**REQUIRED WORK**
Leaving out all images, write out the records that follow exactly.

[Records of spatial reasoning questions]
** Start **

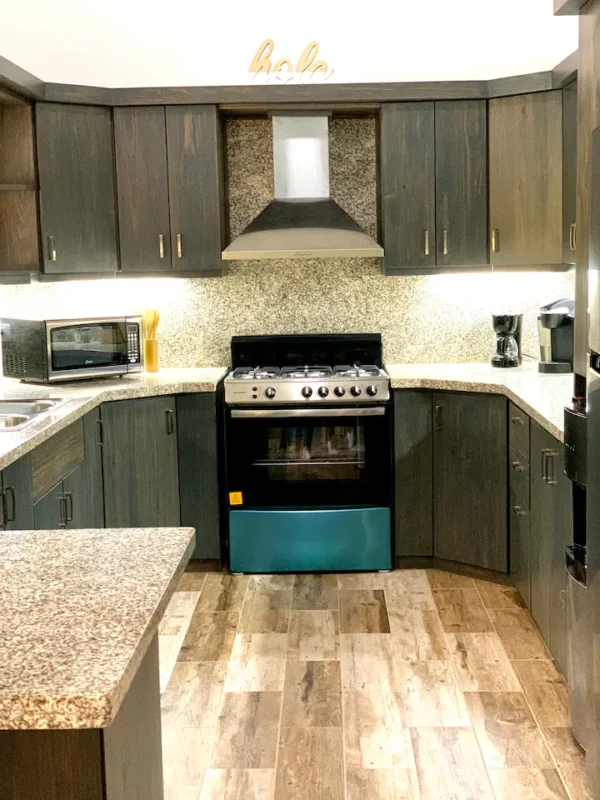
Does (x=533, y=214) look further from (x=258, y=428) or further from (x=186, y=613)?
(x=186, y=613)

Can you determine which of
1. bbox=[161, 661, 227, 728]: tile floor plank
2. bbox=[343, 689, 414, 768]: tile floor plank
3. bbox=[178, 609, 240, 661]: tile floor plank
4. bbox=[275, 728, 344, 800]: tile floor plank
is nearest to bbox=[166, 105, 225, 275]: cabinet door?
bbox=[178, 609, 240, 661]: tile floor plank

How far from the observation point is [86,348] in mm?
4578

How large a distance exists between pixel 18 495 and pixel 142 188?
208 cm

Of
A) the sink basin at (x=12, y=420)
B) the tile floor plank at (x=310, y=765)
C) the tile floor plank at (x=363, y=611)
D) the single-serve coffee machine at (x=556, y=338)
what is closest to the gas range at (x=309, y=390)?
the single-serve coffee machine at (x=556, y=338)

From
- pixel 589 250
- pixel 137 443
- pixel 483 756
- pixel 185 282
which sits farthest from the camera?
pixel 185 282

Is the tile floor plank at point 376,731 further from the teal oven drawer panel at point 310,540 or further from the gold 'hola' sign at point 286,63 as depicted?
the gold 'hola' sign at point 286,63

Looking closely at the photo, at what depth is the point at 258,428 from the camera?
469 cm

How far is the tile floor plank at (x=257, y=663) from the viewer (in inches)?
136

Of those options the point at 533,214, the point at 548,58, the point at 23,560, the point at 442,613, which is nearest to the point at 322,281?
the point at 533,214

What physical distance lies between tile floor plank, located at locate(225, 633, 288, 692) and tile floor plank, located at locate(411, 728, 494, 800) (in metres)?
0.62

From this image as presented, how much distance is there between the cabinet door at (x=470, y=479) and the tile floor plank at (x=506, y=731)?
3.96 feet

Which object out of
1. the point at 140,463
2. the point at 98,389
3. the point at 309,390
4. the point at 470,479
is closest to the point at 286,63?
the point at 309,390

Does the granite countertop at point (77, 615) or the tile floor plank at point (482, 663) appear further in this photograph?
the tile floor plank at point (482, 663)

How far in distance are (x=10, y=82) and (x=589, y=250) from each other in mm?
2731
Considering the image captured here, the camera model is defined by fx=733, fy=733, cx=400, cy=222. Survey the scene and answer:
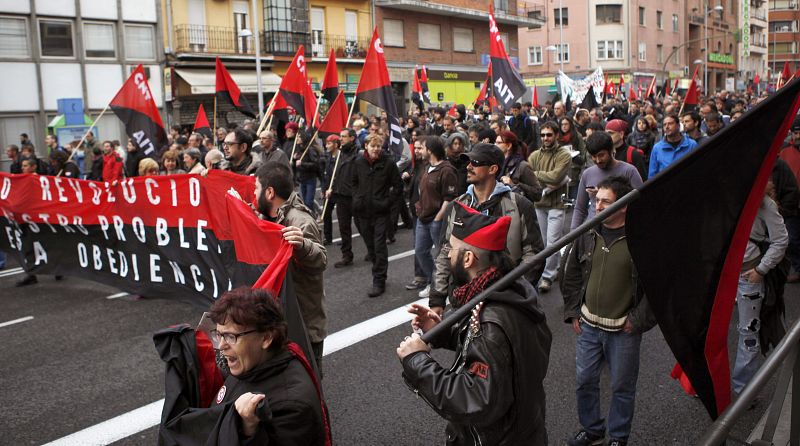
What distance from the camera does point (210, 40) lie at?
2947cm

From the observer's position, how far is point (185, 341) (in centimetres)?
285

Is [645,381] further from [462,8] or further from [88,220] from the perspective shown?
[462,8]

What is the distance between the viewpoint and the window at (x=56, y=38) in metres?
25.1

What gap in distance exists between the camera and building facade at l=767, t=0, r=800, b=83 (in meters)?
88.2

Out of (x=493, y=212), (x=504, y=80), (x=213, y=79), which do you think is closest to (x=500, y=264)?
(x=493, y=212)

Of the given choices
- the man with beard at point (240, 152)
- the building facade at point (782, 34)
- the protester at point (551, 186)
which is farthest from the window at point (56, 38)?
the building facade at point (782, 34)

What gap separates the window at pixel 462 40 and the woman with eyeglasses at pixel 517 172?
113 feet

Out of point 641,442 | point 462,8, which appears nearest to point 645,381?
point 641,442

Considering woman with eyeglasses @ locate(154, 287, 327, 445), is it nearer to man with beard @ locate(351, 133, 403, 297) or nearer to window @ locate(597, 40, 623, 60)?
man with beard @ locate(351, 133, 403, 297)

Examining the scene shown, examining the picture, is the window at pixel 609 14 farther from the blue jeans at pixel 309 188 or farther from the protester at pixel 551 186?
the protester at pixel 551 186

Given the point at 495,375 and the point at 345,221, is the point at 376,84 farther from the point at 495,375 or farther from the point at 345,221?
the point at 495,375

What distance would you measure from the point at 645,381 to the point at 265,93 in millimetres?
28073

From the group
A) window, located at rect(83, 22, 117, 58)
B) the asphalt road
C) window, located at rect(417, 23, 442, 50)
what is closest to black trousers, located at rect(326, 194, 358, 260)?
the asphalt road

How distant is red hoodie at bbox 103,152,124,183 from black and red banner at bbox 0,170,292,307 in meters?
3.72
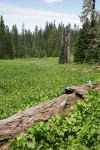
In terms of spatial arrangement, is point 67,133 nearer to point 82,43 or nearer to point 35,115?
point 35,115

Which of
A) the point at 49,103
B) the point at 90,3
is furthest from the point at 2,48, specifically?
the point at 49,103

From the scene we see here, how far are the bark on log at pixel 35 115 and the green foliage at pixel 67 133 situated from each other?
42cm

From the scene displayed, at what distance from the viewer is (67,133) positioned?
8594 mm

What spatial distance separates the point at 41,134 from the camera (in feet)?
27.0

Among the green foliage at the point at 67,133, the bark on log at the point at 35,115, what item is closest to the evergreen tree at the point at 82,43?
the bark on log at the point at 35,115

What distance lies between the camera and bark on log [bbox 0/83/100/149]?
30.1ft

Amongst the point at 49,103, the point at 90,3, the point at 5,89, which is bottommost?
the point at 5,89

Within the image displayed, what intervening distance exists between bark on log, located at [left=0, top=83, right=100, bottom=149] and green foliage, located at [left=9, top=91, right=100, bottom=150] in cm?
42

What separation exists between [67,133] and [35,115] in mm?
1502

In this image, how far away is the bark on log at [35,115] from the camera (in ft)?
30.1

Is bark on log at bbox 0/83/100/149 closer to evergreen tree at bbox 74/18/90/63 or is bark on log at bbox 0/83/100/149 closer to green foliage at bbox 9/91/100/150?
green foliage at bbox 9/91/100/150

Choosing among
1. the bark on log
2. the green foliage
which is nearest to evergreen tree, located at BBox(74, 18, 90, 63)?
the bark on log

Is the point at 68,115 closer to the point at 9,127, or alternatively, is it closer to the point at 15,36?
the point at 9,127

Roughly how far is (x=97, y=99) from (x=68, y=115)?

** End **

**SOLUTION**
Does (x=533, y=214) look further from (x=258, y=428) or further from (x=186, y=613)?
(x=186, y=613)

Can you determine which of
1. bbox=[161, 661, 227, 728]: tile floor plank
2. bbox=[343, 689, 414, 768]: tile floor plank
3. bbox=[178, 609, 240, 661]: tile floor plank
4. bbox=[275, 728, 344, 800]: tile floor plank
is nearest to bbox=[166, 105, 225, 275]: cabinet door?
bbox=[178, 609, 240, 661]: tile floor plank

How far from the observation point is [86,348] in mm?
4578

How large a distance exists between pixel 18 495 and pixel 142 188?
208 cm

Of
A) the sink basin at (x=12, y=420)
B) the tile floor plank at (x=310, y=765)
C) the tile floor plank at (x=363, y=611)
D) the single-serve coffee machine at (x=556, y=338)
what is closest to the gas range at (x=309, y=390)?
the single-serve coffee machine at (x=556, y=338)

From
- pixel 589 250
- pixel 137 443
- pixel 483 756
- pixel 185 282
which sits farthest from the camera?
pixel 185 282

Is the tile floor plank at point 376,731 further from the teal oven drawer panel at point 310,540 or further from the gold 'hola' sign at point 286,63 as depicted?
the gold 'hola' sign at point 286,63

Looking closely at the photo, at what depth is the point at 258,428 from the camera?
469 cm

How far is the tile floor plank at (x=257, y=663) from the viewer (in inches)?
136

Of those options the point at 533,214, the point at 548,58, the point at 23,560, the point at 442,613, which is nearest to the point at 322,281?
the point at 533,214

What physical distance lies between tile floor plank, located at locate(225, 633, 288, 692) and tile floor plank, located at locate(411, 728, 494, 800) (in metres)?
0.62

From this image as presented, how much distance is there between the cabinet door at (x=470, y=479) and the tile floor plank at (x=506, y=731)?
3.96 feet

Which object out of
1. the point at 140,463
2. the point at 98,389
3. the point at 309,390
4. the point at 470,479
is closest to the point at 286,63?
the point at 309,390

Does the granite countertop at point (77, 615) or the tile floor plank at point (482, 663) appear further in this photograph?
the tile floor plank at point (482, 663)

How far in distance are (x=10, y=82) and (x=589, y=250) from each other in mm?
2731
Considering the image captured here, the camera model is defined by fx=733, fy=733, cx=400, cy=222. Survey the scene and answer:
What distance from the camera does point (210, 40) lie at?
2947cm

From the observer's position, how far is point (185, 341) (in centimetres)?
285

Is [645,381] further from [462,8] or further from [88,220] from the perspective shown?
[462,8]

What is the distance between the viewpoint and the window at (x=56, y=38) in metres?
25.1

What gap in distance exists between the camera and building facade at l=767, t=0, r=800, b=83 (in meters)?
88.2

Out of (x=493, y=212), (x=504, y=80), (x=213, y=79), which do you think is closest to (x=500, y=264)?
(x=493, y=212)

Of the given choices
- the man with beard at point (240, 152)
- the building facade at point (782, 34)
- the protester at point (551, 186)
which is farthest from the window at point (56, 38)?
the building facade at point (782, 34)

What gap separates the window at pixel 462 40 and the woman with eyeglasses at pixel 517 172?
113 feet

Out of point 641,442 | point 462,8, which appears nearest to point 645,381?
point 641,442

Considering woman with eyeglasses @ locate(154, 287, 327, 445), is it nearer to man with beard @ locate(351, 133, 403, 297) or nearer to window @ locate(597, 40, 623, 60)?
man with beard @ locate(351, 133, 403, 297)

Examining the scene shown, examining the picture, is the window at pixel 609 14 farther from the blue jeans at pixel 309 188 or farther from the protester at pixel 551 186?
the protester at pixel 551 186

Given the point at 495,375 and the point at 345,221, is the point at 376,84 farther from the point at 495,375 or farther from the point at 345,221?
the point at 495,375

What distance would you measure from the point at 645,381 to the point at 265,93 in millimetres?
28073

From the group
A) window, located at rect(83, 22, 117, 58)
B) the asphalt road
C) window, located at rect(417, 23, 442, 50)
what is closest to black trousers, located at rect(326, 194, 358, 260)?
the asphalt road

How distant is red hoodie at bbox 103,152,124,183 from black and red banner at bbox 0,170,292,307 in meters?
3.72
In terms of spatial arrangement, is point 67,133 nearer to point 82,43 or nearer to point 35,115?
point 35,115

Which of
A) the point at 49,103
B) the point at 90,3
is furthest from the point at 2,48, specifically?
the point at 49,103

From the scene we see here, how far are the bark on log at pixel 35 115 and the green foliage at pixel 67 133 situated from each other?
42cm

From the scene displayed, at what distance from the viewer is (67,133) positioned?
8594 mm

What spatial distance separates the point at 41,134 from the camera (in feet)?
27.0

Among the green foliage at the point at 67,133, the bark on log at the point at 35,115, what item is closest to the evergreen tree at the point at 82,43?
the bark on log at the point at 35,115

What distance lies between the camera and bark on log [bbox 0/83/100/149]?
30.1ft

Amongst the point at 49,103, the point at 90,3, the point at 5,89, which is bottommost?
the point at 5,89

Within the image displayed, what intervening distance exists between bark on log, located at [left=0, top=83, right=100, bottom=149] and green foliage, located at [left=9, top=91, right=100, bottom=150] in cm?
42

What separation exists between [67,133] and [35,115] in mm?
1502

In this image, how far away is the bark on log at [35,115] from the camera (in ft)?
30.1

Is bark on log at bbox 0/83/100/149 closer to evergreen tree at bbox 74/18/90/63 or is bark on log at bbox 0/83/100/149 closer to green foliage at bbox 9/91/100/150?
green foliage at bbox 9/91/100/150

Choosing among
1. the bark on log
2. the green foliage
which is nearest to evergreen tree, located at BBox(74, 18, 90, 63)?
the bark on log

Is the point at 68,115 closer to the point at 9,127, or alternatively, is it closer to the point at 15,36?
the point at 9,127

Roughly how far is (x=97, y=99) from (x=68, y=115)?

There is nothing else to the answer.